Exercise goal — Below is a block of data; give all of it again word for word.

[Excerpts from a spatial dataset]
┌────────
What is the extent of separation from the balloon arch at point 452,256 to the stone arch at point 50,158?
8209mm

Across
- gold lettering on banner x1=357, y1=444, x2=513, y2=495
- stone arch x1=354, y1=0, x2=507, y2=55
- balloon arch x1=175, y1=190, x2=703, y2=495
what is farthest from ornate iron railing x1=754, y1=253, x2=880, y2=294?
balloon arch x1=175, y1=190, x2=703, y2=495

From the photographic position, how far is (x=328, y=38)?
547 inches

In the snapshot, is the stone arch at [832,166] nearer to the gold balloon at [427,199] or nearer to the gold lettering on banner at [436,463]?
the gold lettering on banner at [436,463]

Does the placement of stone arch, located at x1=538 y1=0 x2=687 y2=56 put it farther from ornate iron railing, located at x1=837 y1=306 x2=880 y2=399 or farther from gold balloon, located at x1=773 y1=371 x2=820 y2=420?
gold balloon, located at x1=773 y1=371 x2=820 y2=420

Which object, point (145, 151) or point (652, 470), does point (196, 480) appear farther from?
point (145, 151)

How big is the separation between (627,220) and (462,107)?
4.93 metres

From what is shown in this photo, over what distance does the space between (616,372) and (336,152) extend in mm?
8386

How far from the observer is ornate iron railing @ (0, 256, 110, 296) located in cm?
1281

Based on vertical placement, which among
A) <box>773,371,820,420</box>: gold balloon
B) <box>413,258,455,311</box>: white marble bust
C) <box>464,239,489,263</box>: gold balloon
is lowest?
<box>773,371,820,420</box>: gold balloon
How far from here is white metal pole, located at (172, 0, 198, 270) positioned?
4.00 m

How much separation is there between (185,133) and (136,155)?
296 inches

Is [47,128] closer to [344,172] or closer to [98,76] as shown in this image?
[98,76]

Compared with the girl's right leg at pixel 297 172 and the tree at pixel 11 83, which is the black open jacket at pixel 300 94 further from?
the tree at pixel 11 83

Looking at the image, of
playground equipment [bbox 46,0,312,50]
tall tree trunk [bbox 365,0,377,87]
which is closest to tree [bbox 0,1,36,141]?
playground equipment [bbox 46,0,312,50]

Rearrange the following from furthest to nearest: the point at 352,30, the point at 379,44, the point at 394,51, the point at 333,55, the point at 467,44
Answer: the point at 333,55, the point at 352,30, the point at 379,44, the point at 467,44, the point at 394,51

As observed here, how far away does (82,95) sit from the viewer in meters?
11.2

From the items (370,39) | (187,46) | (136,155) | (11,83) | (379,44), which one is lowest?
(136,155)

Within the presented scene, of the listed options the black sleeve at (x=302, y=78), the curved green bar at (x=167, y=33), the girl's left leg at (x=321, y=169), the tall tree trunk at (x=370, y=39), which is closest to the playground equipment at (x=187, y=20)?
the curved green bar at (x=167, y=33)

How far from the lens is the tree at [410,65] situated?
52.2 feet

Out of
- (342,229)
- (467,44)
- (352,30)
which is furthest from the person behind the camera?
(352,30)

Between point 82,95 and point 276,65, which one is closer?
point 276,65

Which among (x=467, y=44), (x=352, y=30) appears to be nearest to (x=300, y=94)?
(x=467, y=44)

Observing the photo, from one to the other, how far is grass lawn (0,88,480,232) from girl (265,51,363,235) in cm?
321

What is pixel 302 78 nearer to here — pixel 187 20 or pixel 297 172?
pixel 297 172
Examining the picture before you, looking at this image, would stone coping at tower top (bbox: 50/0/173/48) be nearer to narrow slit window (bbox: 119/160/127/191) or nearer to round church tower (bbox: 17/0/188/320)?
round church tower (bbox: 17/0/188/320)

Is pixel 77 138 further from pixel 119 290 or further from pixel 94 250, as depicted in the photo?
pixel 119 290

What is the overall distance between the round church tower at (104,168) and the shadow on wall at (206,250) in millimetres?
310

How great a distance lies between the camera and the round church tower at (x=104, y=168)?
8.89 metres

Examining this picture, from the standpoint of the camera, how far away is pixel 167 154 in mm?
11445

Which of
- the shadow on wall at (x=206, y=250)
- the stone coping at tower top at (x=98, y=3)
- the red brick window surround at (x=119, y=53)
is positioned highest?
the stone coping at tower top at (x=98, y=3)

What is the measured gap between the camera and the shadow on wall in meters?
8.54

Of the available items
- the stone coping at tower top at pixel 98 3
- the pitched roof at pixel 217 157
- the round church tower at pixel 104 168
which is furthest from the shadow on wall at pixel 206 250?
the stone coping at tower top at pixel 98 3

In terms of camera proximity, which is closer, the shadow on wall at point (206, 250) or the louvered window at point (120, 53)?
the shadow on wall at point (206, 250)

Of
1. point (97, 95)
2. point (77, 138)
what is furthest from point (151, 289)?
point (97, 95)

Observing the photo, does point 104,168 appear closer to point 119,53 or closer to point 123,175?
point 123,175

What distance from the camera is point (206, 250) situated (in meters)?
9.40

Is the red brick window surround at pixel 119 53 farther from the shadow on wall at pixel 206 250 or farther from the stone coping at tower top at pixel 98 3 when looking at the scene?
└────────
Solution to the problem —
What is the extent of separation from the balloon arch at point 452,256 to the stone arch at point 50,158?
8209mm

Across
- gold lettering on banner x1=357, y1=444, x2=513, y2=495
- stone arch x1=354, y1=0, x2=507, y2=55
- balloon arch x1=175, y1=190, x2=703, y2=495
what is farthest from ornate iron railing x1=754, y1=253, x2=880, y2=294?
balloon arch x1=175, y1=190, x2=703, y2=495

From the photographic position, how far is (x=328, y=38)?
547 inches

In the snapshot, is the stone arch at [832,166] nearer to the gold balloon at [427,199] or nearer to the gold lettering on banner at [436,463]?
the gold lettering on banner at [436,463]

Does the placement of stone arch, located at x1=538 y1=0 x2=687 y2=56 put it farther from ornate iron railing, located at x1=837 y1=306 x2=880 y2=399 or farther from gold balloon, located at x1=773 y1=371 x2=820 y2=420?
gold balloon, located at x1=773 y1=371 x2=820 y2=420

Which object, point (145, 151) or point (652, 470), does point (196, 480) appear farther from?
point (145, 151)

How big is the separation between (627,220) and (462,107)?
4.93 metres

From what is shown in this photo, over what distance does the space between (616,372) and (336,152) extend in mm?
8386

How far from the observer is ornate iron railing @ (0, 256, 110, 296) located in cm?
1281

Based on vertical placement, which among
A) <box>773,371,820,420</box>: gold balloon
B) <box>413,258,455,311</box>: white marble bust
C) <box>464,239,489,263</box>: gold balloon
is lowest?
<box>773,371,820,420</box>: gold balloon
How far from here is white metal pole, located at (172, 0, 198, 270) positioned?
4.00 m

How much separation is there between (185,133) and (136,155)?
296 inches

Is [47,128] closer to [344,172] or closer to [98,76] as shown in this image?
[98,76]

Compared with the girl's right leg at pixel 297 172 and the tree at pixel 11 83, which is the black open jacket at pixel 300 94 further from?
the tree at pixel 11 83

Looking at the image, of
playground equipment [bbox 46,0,312,50]
tall tree trunk [bbox 365,0,377,87]
which is closest to tree [bbox 0,1,36,141]?
playground equipment [bbox 46,0,312,50]

Rearrange the following from furthest to nearest: the point at 352,30, the point at 379,44, the point at 394,51, the point at 333,55, the point at 467,44
Answer: the point at 333,55, the point at 352,30, the point at 379,44, the point at 467,44, the point at 394,51

As observed here, how far away does (82,95) sit from the viewer in meters?
11.2

From the items (370,39) | (187,46) | (136,155) | (11,83) | (379,44), which one is lowest?
(136,155)

Within the presented scene, of the listed options the black sleeve at (x=302, y=78), the curved green bar at (x=167, y=33), the girl's left leg at (x=321, y=169), the tall tree trunk at (x=370, y=39), which is closest to the playground equipment at (x=187, y=20)?
the curved green bar at (x=167, y=33)

How far from the lens is the tree at [410,65] situated?
52.2 feet

Out of
- (342,229)
- (467,44)
- (352,30)
which is furthest from the person behind the camera?
(352,30)

Between point 82,95 and point 276,65, which one is closer?
point 276,65

Which among (x=467, y=44), (x=352, y=30) appears to be nearest to (x=300, y=94)?
(x=467, y=44)

Observing the photo, from one to the other, how far is grass lawn (0,88,480,232) from girl (265,51,363,235) in cm?
321

What is pixel 302 78 nearer to here — pixel 187 20 or pixel 297 172?
pixel 297 172
Examining the picture before you, looking at this image, would stone coping at tower top (bbox: 50/0/173/48) be nearer to narrow slit window (bbox: 119/160/127/191) or nearer to round church tower (bbox: 17/0/188/320)?
round church tower (bbox: 17/0/188/320)

Is pixel 77 138 further from pixel 119 290 or further from pixel 94 250, as depicted in the photo?
pixel 119 290

What is the overall distance between the round church tower at (104,168) and the shadow on wall at (206,250) in millimetres?
310

How great a distance lies between the camera and the round church tower at (x=104, y=168)?
8.89 metres

Examining this picture, from the standpoint of the camera, how far away is pixel 167 154 in mm?
11445

Which of
- the shadow on wall at (x=206, y=250)
- the stone coping at tower top at (x=98, y=3)
- the red brick window surround at (x=119, y=53)
is positioned highest?
the stone coping at tower top at (x=98, y=3)

What is the measured gap between the camera and the shadow on wall in meters?
8.54

Of the available items
- the stone coping at tower top at pixel 98 3
- the pitched roof at pixel 217 157
- the round church tower at pixel 104 168
which is furthest from the shadow on wall at pixel 206 250?
the stone coping at tower top at pixel 98 3

In terms of camera proximity, which is closer, the shadow on wall at point (206, 250) or the louvered window at point (120, 53)?
the shadow on wall at point (206, 250)

Of
1. point (97, 95)
2. point (77, 138)
what is furthest from point (151, 289)?
point (97, 95)

Observing the photo, does point 104,168 appear closer to point 119,53 or closer to point 123,175?
point 123,175

What distance from the camera is point (206, 250) situated (in meters)?
9.40

Is the red brick window surround at pixel 119 53 farther from the shadow on wall at pixel 206 250 or farther from the stone coping at tower top at pixel 98 3 when looking at the scene?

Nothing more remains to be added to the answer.